If the idea is to make us understand that communication is difficult for everyone, that people are different and that we all just need to get along, it’s done in spades. The adults are to the fore of much of the first, foundation-laying episode of this six-part drama written by Peter Bowker: Joe’s parents, Alison (Morven Christie) and Paul (Lee Ingleby), are busy pushing their fears about their son down so deep they can’t bear to let them surface when they are given the diagnosis; Joe’s bluff, plain-speaking grandad (Christopher Eccelston) – wait a minute, when did Dr Who start to play grandads? – can’t fathom his grandson’s ways: the child has headphones clamped to his ears at all times and knows every verse of an impressive number of pops songs.

“If I had my way I’d flush those headphones down the toilet,” he says before the diagnosis, and he’s no more sympathetic afterwards.
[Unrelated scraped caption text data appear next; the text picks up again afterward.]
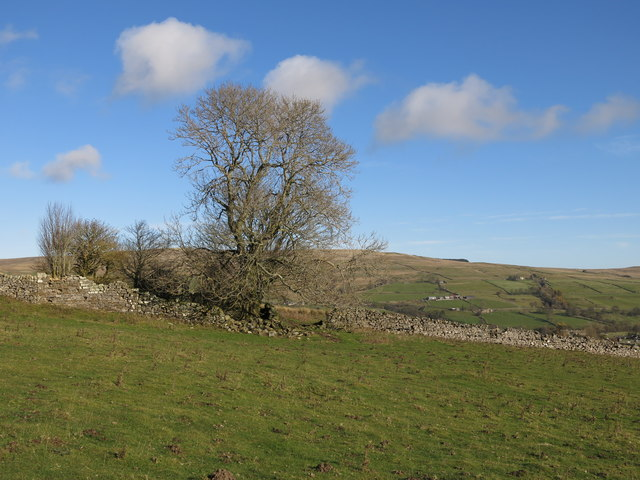 The remains of White Hills farmhouse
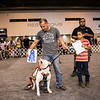 2014 Reliant Park World Series of Dog Shows  TAMRAMCGHWeight Pull Competition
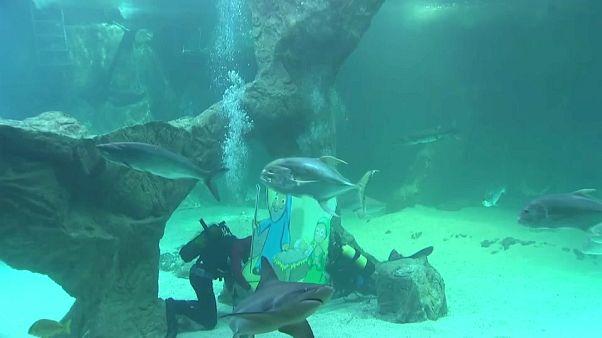 Presépio para tubarões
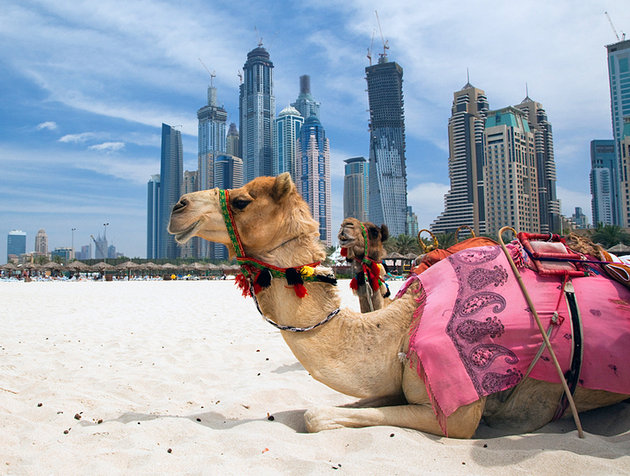Tourist Attractions In United Arab Emirates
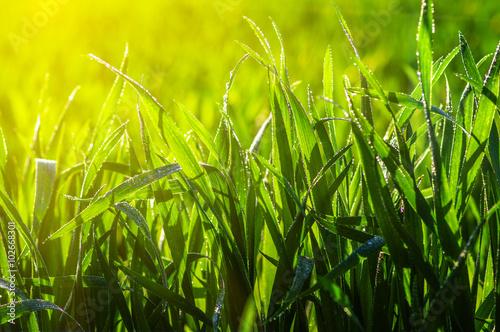 grass and sun light
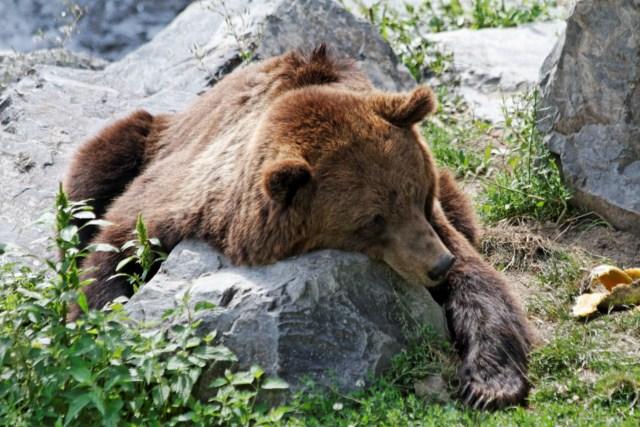 Zoo du Pal (Allier: Dompierre sur Besbre) 744625IMG_6296_DxO__640x480_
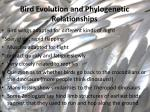 bird evolution and phylogenetic relationships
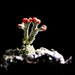 British soldier lichen by novab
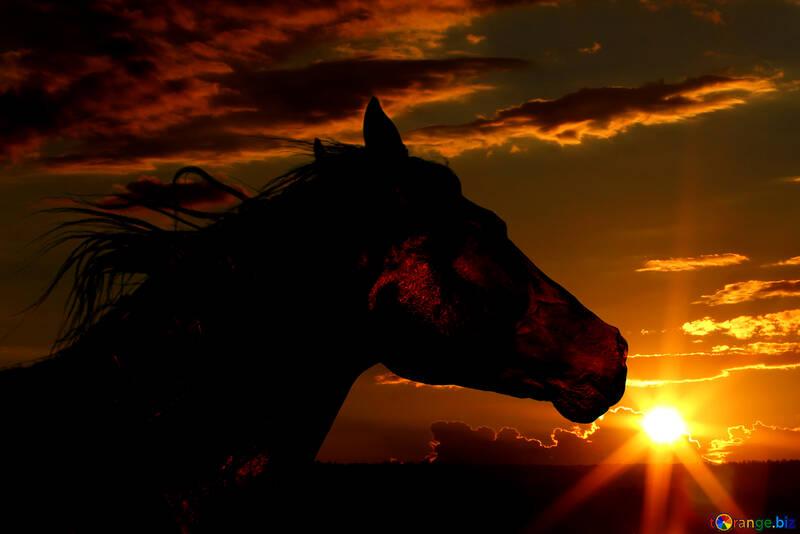 Silueta del caballo en puesta del sol. №49237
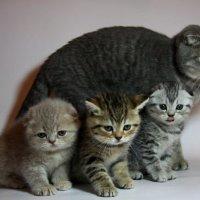 Кошка Сайли со своим потомством :: Евгений Спицын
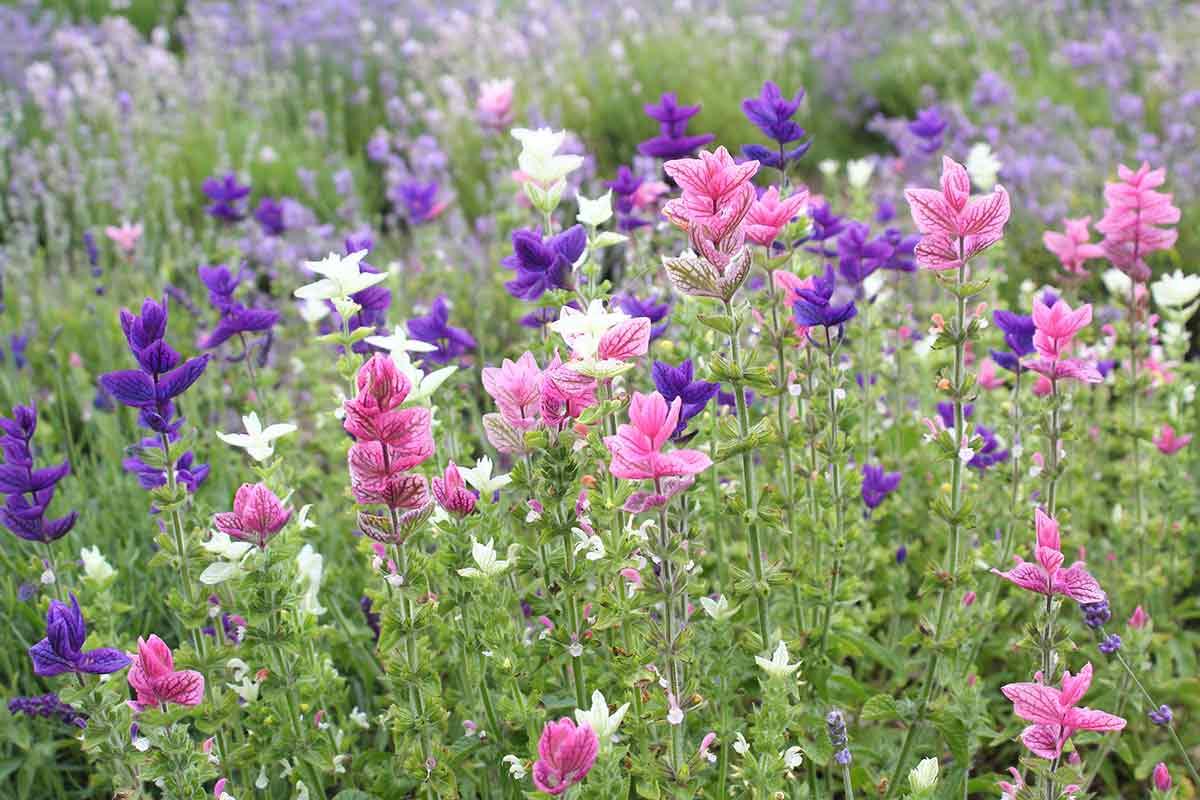 Salbei Salvia viridis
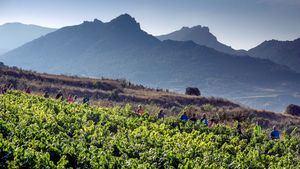 Alternativa a la ruta oficial del Camino de Santiago, que atraviesa la Rioja Alavesa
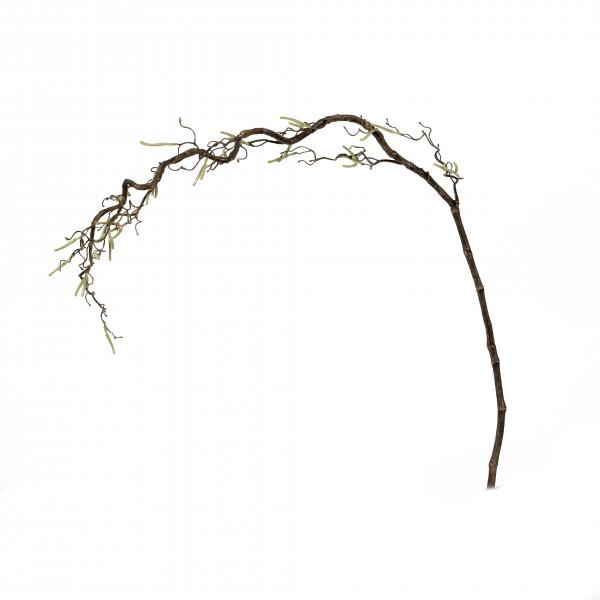 Korkenzieherhasel, 120 cm, natur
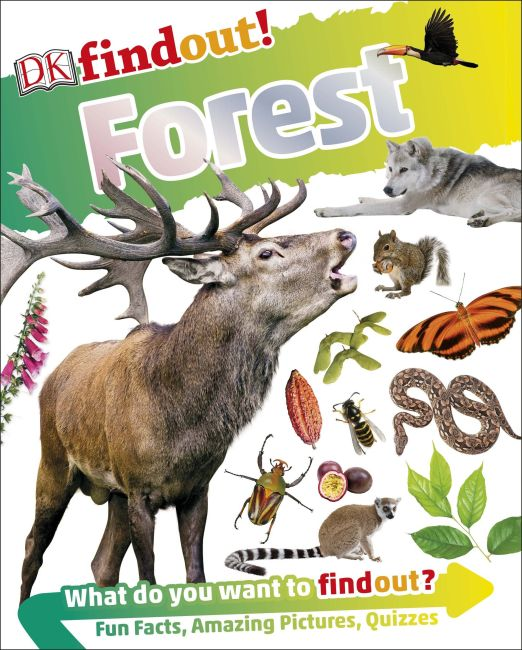 Paperback cover of DKfindout! Forest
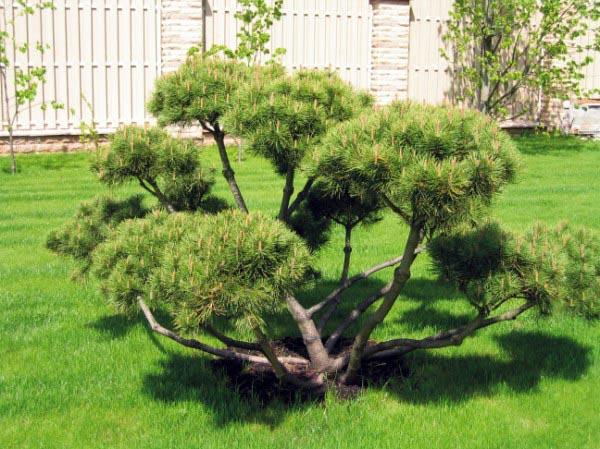 Искусство выращивания карликовых деревьев - бонсай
Alison’s brother, Eddie (Greg McHugh), and sister-in-law, Nicola (Vinette Robinson), come to live next door in their chocolate-box Lake District village.

At times it's slightly tricky to plug into the mood of The A Word: it's so determined not to be cute or sentimental that it never stays on a firm emotional footing for long, sometimes veering from realistic domestic drama (Joe's family) into corny-comedy territory, with Nicola and Eddie's infidelity side story, which the entire village comments on. And Eccleston gives a strangely hammy performance.

The risk of delivering a great big spoiler means it's almost impossible to write about the return of the excellent police drama Line of Duty (BBC One, Thursday). Remember the second series, which lovely DI Trottman (Jessica Raines) exited through a window? It was so breathtaking and unexpected that for several minutes you couldn't believe it. Jed Mercurio, the series' writer, has done the same in the first episode of the third series: it's not defenestration but it is something as audacious – and my lips are sealed except to say that scene arrives it lights a flame under what has been a damply smouldering drama covering Line of Duty's usual beat: what happens when corruption in the force chips away at the thin blue line.

First episodes usually give pointers to what happens next; this one whips them away in that scene. It’s very clever. You’d watch more just to see how Mercurio moves the story on, having apparently killed it.